Please reproduce the listing in its entirety, exactly as written, but without images.

## DATA SECTION
┌────────
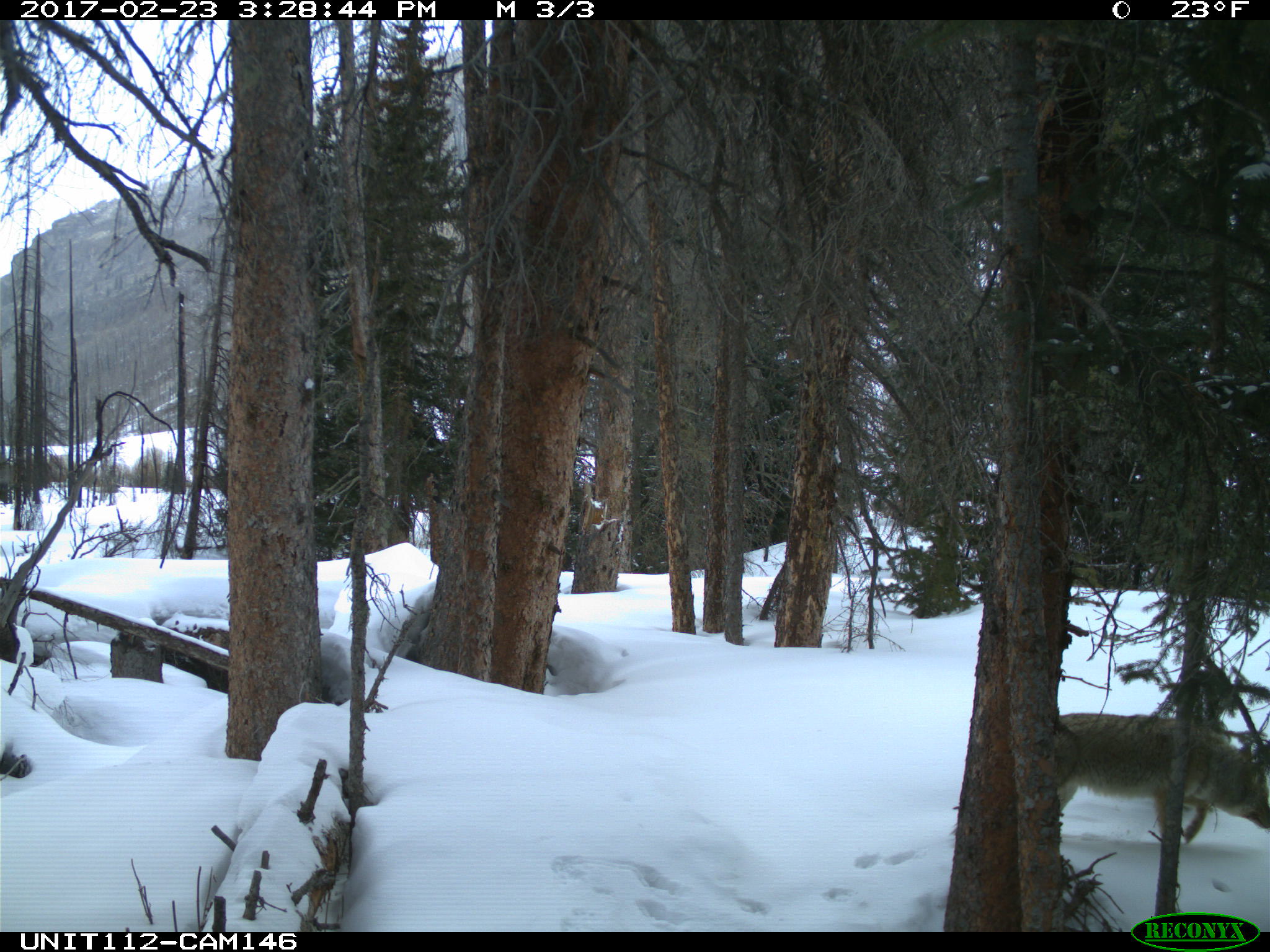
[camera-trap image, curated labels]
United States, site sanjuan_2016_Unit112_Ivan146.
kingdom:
└────────
## ANSWER TO THIS TASK
[camera-trap image, curated labels]
United States, site sanjuan_2016_Unit112_Ivan146.
kingdom:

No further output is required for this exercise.